Causal inference for ML. Many machine learning techniques use statistical methods to learn, by finding correlations between variables. This works well when the data used for inference has not changed much from the training data. However, correlation doesn't imply causation. Causal inference studies techniques to draw cause and effect relationships between input data and the outcomes. If machine learning models can learn causal relationships, they become more generally applicable and require less training data to perform well. We are beginning to see research trying to apply causal inference-informed ML to real world problems, especially in medical diagnosis scenarios.

Trends to watch: The complete matrix

Technologies that are here today and are being leveraged within the industry
  • Natural language processing
  • AI as a service
  • CD4ML
  • Testing ML algorithms and applications
  • Operationalize AI
  • ML platforms
Technologies that are beginning to gain traction, depending on industry and use-case
  • Computer vision
  • Ethical frameworks
  • ML/AI on edge
  • Explainable AI
  • Platform business
  • Decentralized data platforms
  • Online machine learning
  • Synthetic media in a corporate context
Still lacking in maturity, these technologies could have an impact in a few years
  • Code of ethics for software
  • Smart cities
  • Surveillance tech
  • AI marketplaces 
  • Autonomous robots
  • Autonomous vehicles

Advice for adopters


  • Understand when to use automation vs. augmentation. There are processes or roles that AI and ML can automate completely, and others where they can assist humans to make better decisions, and it’s critical to understand the difference.


  • Operationalize AI experiments, taking a holistic approach. Consider the business readiness for adoption and the change management required, and build a robust technical and governance process to deploy your AI/ML solutions.


  • Consider the ethical implications of AI/ML and take the responsibility seriously throughout.
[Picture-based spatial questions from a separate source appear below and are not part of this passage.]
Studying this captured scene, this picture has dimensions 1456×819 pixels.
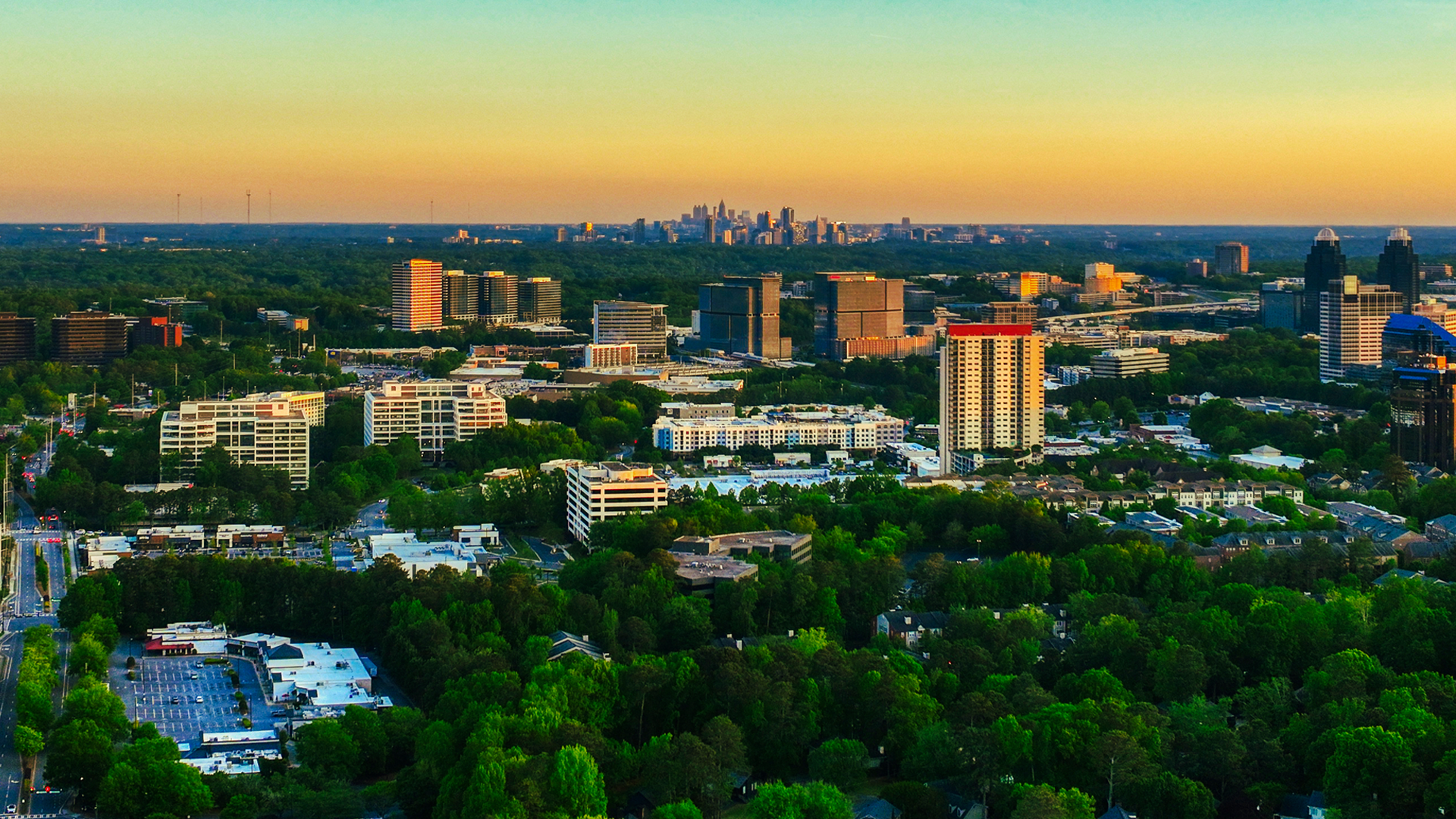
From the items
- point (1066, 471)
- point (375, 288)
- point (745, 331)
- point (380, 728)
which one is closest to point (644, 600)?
point (380, 728)

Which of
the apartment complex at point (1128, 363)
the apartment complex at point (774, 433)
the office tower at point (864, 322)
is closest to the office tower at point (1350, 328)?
the apartment complex at point (1128, 363)

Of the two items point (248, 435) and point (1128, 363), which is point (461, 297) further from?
point (248, 435)

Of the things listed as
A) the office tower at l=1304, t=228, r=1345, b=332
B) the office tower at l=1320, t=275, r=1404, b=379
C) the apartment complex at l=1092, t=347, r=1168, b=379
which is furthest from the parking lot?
the office tower at l=1304, t=228, r=1345, b=332

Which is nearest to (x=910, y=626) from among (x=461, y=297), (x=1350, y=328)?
(x=1350, y=328)

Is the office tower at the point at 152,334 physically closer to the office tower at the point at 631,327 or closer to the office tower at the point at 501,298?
the office tower at the point at 631,327

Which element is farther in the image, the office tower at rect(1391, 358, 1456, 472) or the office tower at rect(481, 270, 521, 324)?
the office tower at rect(481, 270, 521, 324)

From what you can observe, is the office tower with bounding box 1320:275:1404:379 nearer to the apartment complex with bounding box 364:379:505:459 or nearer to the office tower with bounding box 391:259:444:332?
the apartment complex with bounding box 364:379:505:459

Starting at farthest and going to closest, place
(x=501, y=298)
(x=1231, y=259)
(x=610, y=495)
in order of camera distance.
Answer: (x=1231, y=259) < (x=501, y=298) < (x=610, y=495)

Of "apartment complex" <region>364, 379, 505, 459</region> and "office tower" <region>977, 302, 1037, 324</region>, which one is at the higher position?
"office tower" <region>977, 302, 1037, 324</region>
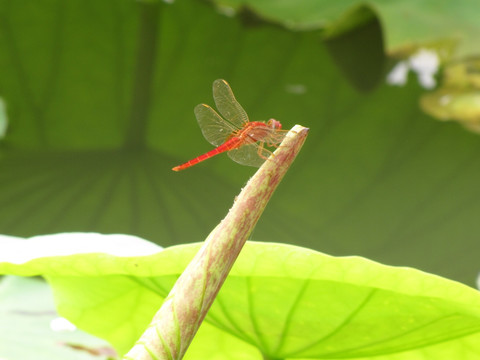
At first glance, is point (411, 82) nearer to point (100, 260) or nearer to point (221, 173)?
point (221, 173)

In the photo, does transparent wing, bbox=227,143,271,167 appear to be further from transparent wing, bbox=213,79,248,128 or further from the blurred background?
the blurred background

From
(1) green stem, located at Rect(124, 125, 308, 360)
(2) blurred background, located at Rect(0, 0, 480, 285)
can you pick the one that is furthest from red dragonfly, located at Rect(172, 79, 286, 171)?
(2) blurred background, located at Rect(0, 0, 480, 285)

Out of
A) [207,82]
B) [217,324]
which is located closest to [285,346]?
[217,324]

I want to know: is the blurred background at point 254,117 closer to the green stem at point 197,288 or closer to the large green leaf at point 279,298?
the large green leaf at point 279,298

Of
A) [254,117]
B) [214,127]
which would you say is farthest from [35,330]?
[254,117]

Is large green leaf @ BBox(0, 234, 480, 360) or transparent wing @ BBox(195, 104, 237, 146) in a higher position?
transparent wing @ BBox(195, 104, 237, 146)

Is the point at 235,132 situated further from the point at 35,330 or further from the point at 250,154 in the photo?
the point at 35,330
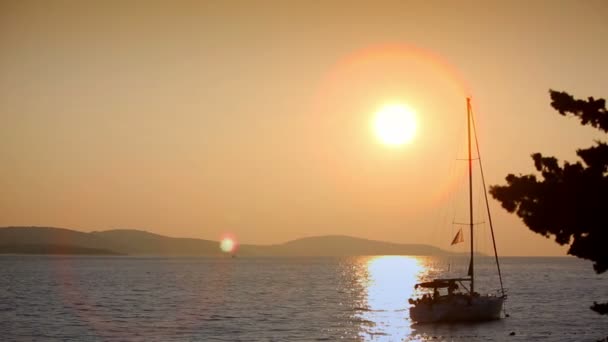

AI and ML are extending into complex and sensitive areas such as financing, sentencing and medical diagnostics, where the impact of decisions can have unintended consequences. Bring any potential implications into consideration early on to assess and catch any issues before it's too late.


  • Prepare your staff for changes to their roles. Don't underestimate the effort required to support and empower employees that can be affected by AI impacting their jobs. Automation can free them up to perform higher-level tasks, while augmentation can help them be more productive. Develop clear transition and career progression plans for them to grow and thrive.


  • Choose your KPIs carefully. Understand the metrics you are trying to move with AI and ML; measure the current process to capture your starting baseline; and use KPIs to evaluate if AI and ML are delivering real business benefits. With the appropriate benchmarks in place, even if a particular AI/ML approach does not work, you can experiment with different techniques to achieve the desired outcome.


  • Invest in robust data governance and data management practices. AI/ML techniques still require access to data, and if your data is siloed and hard to access, progress will be painstaking. Consider where data ownership sits within your organization as data quality problems tend to emerge from organizational structures and architectures that don't incentivize teams to produce and share the data resources they have.

By 2023, businesses will…

… understand that AI is not the art of trying to force value out of historical data, but actually the art of creating new data and insight by interacting with the world.